ANALYSIS OF NOVEMBER 21, 2018 SUPREME COURT OPINIONS

 

 

(Posted November 21, 2018) To whet your appetite for tomorrow, the justices give us two new published opinions in two cases, each of which stated claims for breach of contract and related torts.

The first of these (only if you line them up this way) is Francis Hospitality, Inc. v. Read Properties, LLC, from Lynchburg. It arises from a commercial lease, in which the landlord and tenant each agreed that the procuring broker would receive 5% of the rental payments over the course of the lease term. That term eventually extended to 15 years.

In about the 12th year of the tenancy, the landlord sold the property to Francis Hospitality, which became the new landlord by virtue of an assignment of the lease. As soon as that sale closed, the landlord and tenant cut off payments to the broker. They executed an amendment to the lease, expressly removing the obligation to pay the broker.

The broker sued, claiming breach of contract, tortious interference with contract, and statutory conspiracy. The trial court ruled in favor of the broker, fixing damages at $34,000 for each of the first two counts and treble damages plus attorneys’ fees for the third. The landlord and tenant got a writ to review the awards for the second and third claims.

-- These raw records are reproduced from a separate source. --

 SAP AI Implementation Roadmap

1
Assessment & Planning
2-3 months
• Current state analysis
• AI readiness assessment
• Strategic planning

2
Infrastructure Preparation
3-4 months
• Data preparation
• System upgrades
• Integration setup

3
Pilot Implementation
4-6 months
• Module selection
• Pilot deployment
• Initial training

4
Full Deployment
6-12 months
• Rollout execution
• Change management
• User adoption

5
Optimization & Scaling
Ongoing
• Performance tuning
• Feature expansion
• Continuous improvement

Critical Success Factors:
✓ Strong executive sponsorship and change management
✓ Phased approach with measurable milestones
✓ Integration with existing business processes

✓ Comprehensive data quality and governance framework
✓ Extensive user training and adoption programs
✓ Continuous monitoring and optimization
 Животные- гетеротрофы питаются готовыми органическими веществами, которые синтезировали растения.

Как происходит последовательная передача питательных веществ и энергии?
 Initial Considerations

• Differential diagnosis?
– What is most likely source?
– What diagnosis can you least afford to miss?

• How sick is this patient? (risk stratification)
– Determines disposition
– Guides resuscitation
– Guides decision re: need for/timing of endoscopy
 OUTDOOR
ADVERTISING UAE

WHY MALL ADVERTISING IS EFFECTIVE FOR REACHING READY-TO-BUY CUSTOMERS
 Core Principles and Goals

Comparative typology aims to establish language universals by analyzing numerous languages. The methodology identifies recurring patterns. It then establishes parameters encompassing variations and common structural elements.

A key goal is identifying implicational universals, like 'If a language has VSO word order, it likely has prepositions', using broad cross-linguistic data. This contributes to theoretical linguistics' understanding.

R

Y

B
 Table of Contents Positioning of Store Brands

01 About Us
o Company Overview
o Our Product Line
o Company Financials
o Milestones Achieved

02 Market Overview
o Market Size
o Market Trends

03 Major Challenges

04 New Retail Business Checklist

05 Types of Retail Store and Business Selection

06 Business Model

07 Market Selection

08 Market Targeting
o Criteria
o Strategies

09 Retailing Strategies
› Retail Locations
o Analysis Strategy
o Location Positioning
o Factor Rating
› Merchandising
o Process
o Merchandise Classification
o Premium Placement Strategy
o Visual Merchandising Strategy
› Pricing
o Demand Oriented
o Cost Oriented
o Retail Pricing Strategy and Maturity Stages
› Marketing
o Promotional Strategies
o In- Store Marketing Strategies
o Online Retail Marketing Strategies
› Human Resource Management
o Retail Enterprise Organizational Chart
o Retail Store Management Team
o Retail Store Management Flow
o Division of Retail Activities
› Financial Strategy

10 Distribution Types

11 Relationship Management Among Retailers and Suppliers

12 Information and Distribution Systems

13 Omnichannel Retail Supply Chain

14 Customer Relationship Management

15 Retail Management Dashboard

Today the justices reverse those two awards, because under Virginia law, as elsewhere, you can’t tortiously interfere with your own contract. Tortious-interference claims are available only against strangers to the contract, so this is a plain-vanilla breach of contract. And since the predicate unlawful act for the conspiracy count was the now-failed tortious-interference claim, the conspiracy claim dies as well, taking with it the treble damages and attorneys’ fees that might well have exceeded even the damage awards. The court affirms the judgment on the breach-of-contract count.

The next case is Sweely Holdings, LLC v. SunTrust Bank. This one involves $18 million in loans secured by personal property and four real parcels. The timing was unfortunate: The loans closed in 2008, just at the time the economy was tanking. When the borrower defaulted two years later, the bank seized $1.8 million in cash and made plans to foreclose on the realty. The borrower threatened bankruptcy.

Cooler heads intervened in this escalating situation, and the parties negotiated a workout agreement, giving the borrower time to raise money or liquidate property. The agreement obligated the borrower to make four payments on a set schedule. If the borrower couldn’t make those payments, it agreed to deliver deeds to the properties, one at a time, and cooperate in subsequent foreclosures.

On the second of these scheduled dates, the borrower offered a deed to the relevant property in lieu of foreclosure. The bank refused, realizing that foreclosure would wipe out inferior liens but a deed wouldn’t.

The borrower sued the bank, plus three of its employees for breach of contract, plus fraud in the inducement to execute the workout agreement. It claimed that the bank had falsely stated that it had lowball appraisals that would diminish the value of bankruptcy protection, thus falsely leading the borrower to reach an agreement.

A circuit court judge sustained a demurrer and dismissed the case. Today the justices agree and affirm. The contract claim fails because its terms allowed the bank to do exactly what it did: refuse to accept a deed in lieu of foreclosure. Indeed, the requirement for a “friendly foreclosure” contemplates just that. The fraud claim fails because of the Murayama doctrine: Once you’re in an adversarial relationship against someone, you can’t justifiably rely on their representations to support a fraud claim.

Both of today’s decisions are unanimous.